Perpisahan Ashley Young Tiba, Ipswich Bisa Menjadi Panggung Terakhir Karier 23 Tahunnya

Ashley Young memilih menutup kariernya saat Ipswich Town masih punya target besar di depan mata. Pada usia 40 tahun, bek veteran itu mengumumkan bahwa satu laga terakhir musim Championship bisa menjadi akhir dari perjalanan profesional yang sudah berjalan 23 tahun.

Keputusan itu memberi bobot lebih pada pertandingan Ipswich melawan Queens Park Rangers pada Sabtu mendatang. Klub masih berada di posisi kedua klasemen dan membutuhkan kemenangan untuk memastikan promosi otomatis ke Premier League, sehingga laga tersebut bukan hanya penting bagi tim, tetapi juga berpotensi menjadi momen perpisahan Young dari sepak bola.

Akhir perjalanan panjang

Young menyampaikan kabar pensiun melalui unggahan perpisahan di media sosial pada Kamis, 30 April 2026. Ia memberi isyarat bahwa dirinya tidak akan menunggu lebih lama untuk menentukan akhir karier, meski Ipswich masih berada dalam persaingan promosi.

Dalam wawancara dengan Sky Sports News, Young mengakui kondisi fisik ikut memengaruhi keputusannya. Ia juga menegaskan keinginan untuk menutup karier dengan caranya sendiri, tanpa tekanan dari pihak luar.
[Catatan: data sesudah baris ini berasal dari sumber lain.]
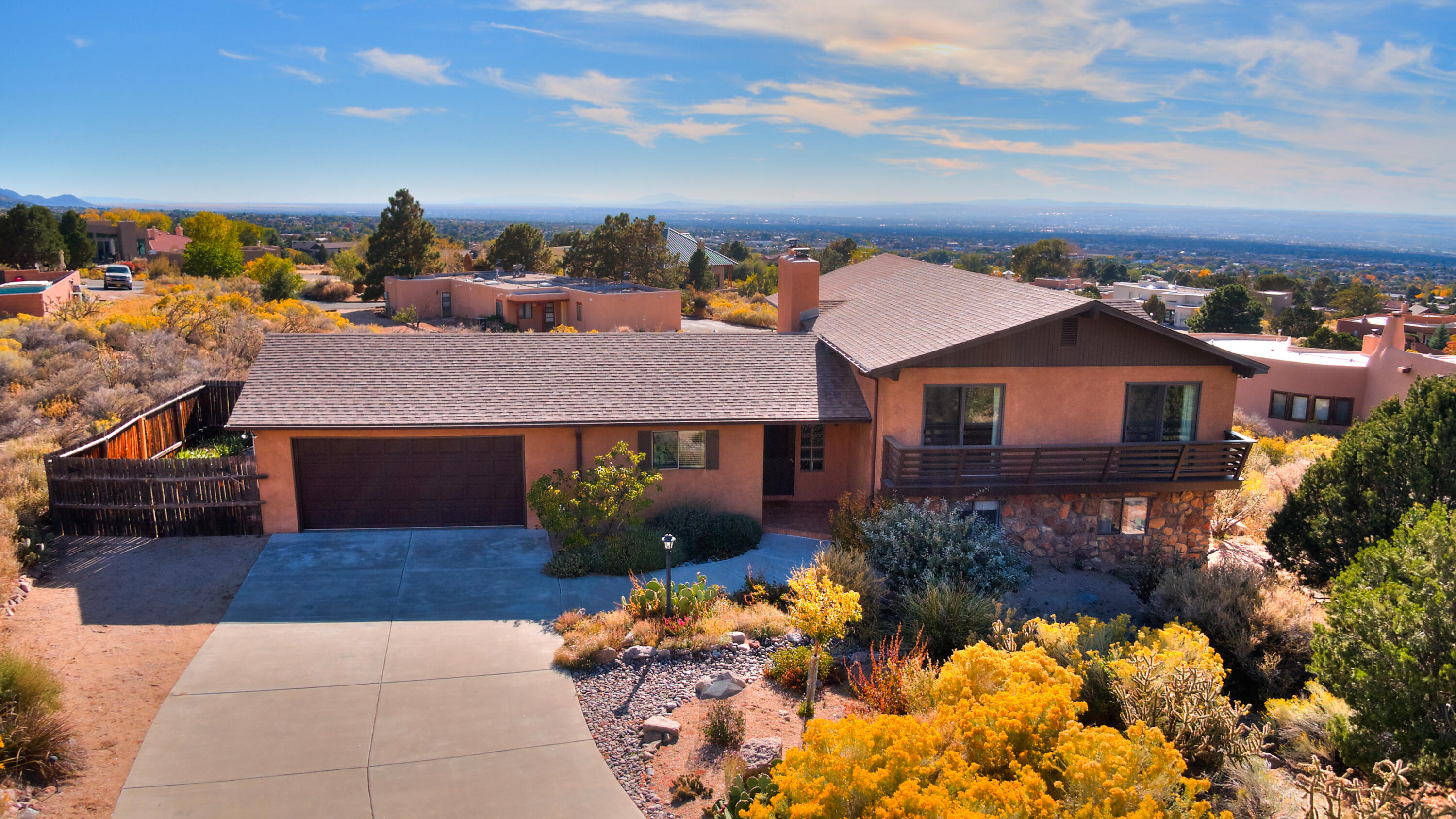 Luscious Location - Dramatically situated at the base of the Sandias, just two blocks to the National Forest and all it has to offer. Outstanding vistas from mountains to the Rio Grande Valley in all directions with exceptional natural light. Huge Prideof Ownership over the past 33 plus years - same owner proud! Continual upgrades/updates made throughout! Huge versatility in floor plan with room to roam plus multi use functionality. Multiple living and dining areas, inviting kitchen open to Family Room combo, bedroom/office with optional Murphy bed and more. The outdoor living includes two covered patios, covered view deck and view balcony - all framing wonderful views.
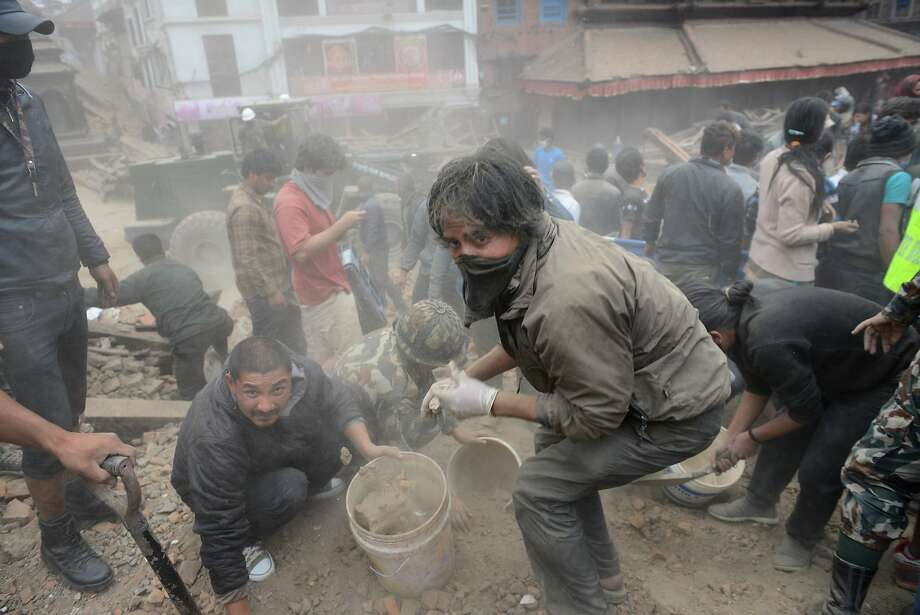 TOPSHOTS People clear rubble in Kathmandu's Durbar Square, a UNESCO World Heritage Site that was severely damaged by an earthquake on April 25, 2015. A massive 7.8 magnitude earthquake killed hundreds of people April 25 as it ripped through large parts of Nepal, toppling office blocks and towers in Kathmandu and triggering a deadly avalanche that hit Everest base camp. AFP PHOTO / PRAKASH MATHEMAPRAKASH MATHEMA/AFP/Getty Images Photo: Prakash Mathema, AFP / Getty Images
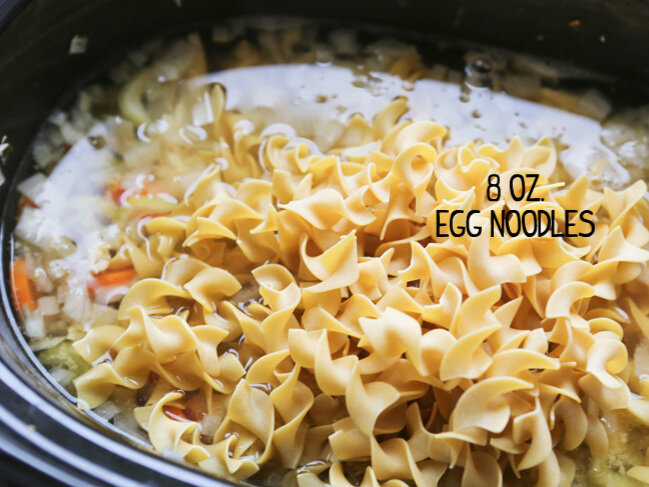 egg noodles on top of chicken noodle soup in crockpot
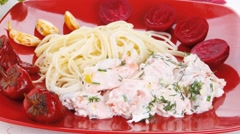Mediterranean cuisine: rose salmon baked in cream cheese sauce Stock Footage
Jejak dari Watford hingga panggung besar

Perjalanan Young dimulai bersama Watford pada 2003. Setelah itu, namanya berkembang lewat penampilan di Aston Villa, Manchester United, Inter Milan, dan Everton.

Selama bertahun-tahun, Young dikenal mampu berubah dari penyerang sayap menjadi bek sayap. Kemampuan beradaptasi itu membuatnya tetap bertahan di level kompetitif dan relevan di berbagai era sepak bola.

Dalam pesan perpisahannya, Young menyebut sejumlah tempat yang menandai kariernya, mulai dari Sefton Road, Vicarage Road, Villa Park, Wembley, Old Trafford, San Siro, kembali ke Villa Park, Goodison Park, hingga Portman Road. Rangkaian lokasi itu menggambarkan lintasan panjang yang ia tempuh dari sepak bola amatir menuju panggung elite.

Peran di Ipswich dan catatan terakhir

Young bergabung dengan Ipswich Town pada Juli 2025 dengan kontrak satu tahun. Musim pertamanya tidak berjalan mulus karena ia mengalami cedera otot paha sejak Januari, tetapi kehadirannya tetap dianggap penting di ruang ganti.

Di tengah situasi itu, ia tetap fokus membantu klub mengejar target promosi. Jika laga melawan Queens Park Rangers benar menjadi pertandingan terakhir, maka Portman Road akan menjadi tempat penutup dari karier yang dibangun selama lebih dari dua dekade.

Trofi, tim nasional, dan apresiasi

Di level klub, Young meraih Liga Inggris, Liga Europa, Piala FA, dan Piala Liga bersama Manchester United. Ia juga menambah koleksi prestasi dengan menjuarai Serie A bersama Inter Milan di bawah asuhan Antonio Conte.

Bersama tim nasional Inggris, Young mencatat 39 penampilan dan mencetak tujuh gol sejak debut pada November 2007. Catatan itu menegaskan posisinya sebagai pemain yang lama bertahan di level internasional.

Pengumuman pensiun Young langsung mendapat banyak penghormatan dari dunia sepak bola. David de Gea menulis, “What a career,” sementara Jamie Carragher mengatakan, “Congratulations on an amazing career.”

Akun resmi tim nasional Inggris juga menyampaikan apresiasi atas perjalanan Young. James Garner, yang pernah satu ruang ganti dengannya di Everton dan Manchester United, menyebut Young sebagai yang terbaik dan memberi selamat atas pencapaiannya.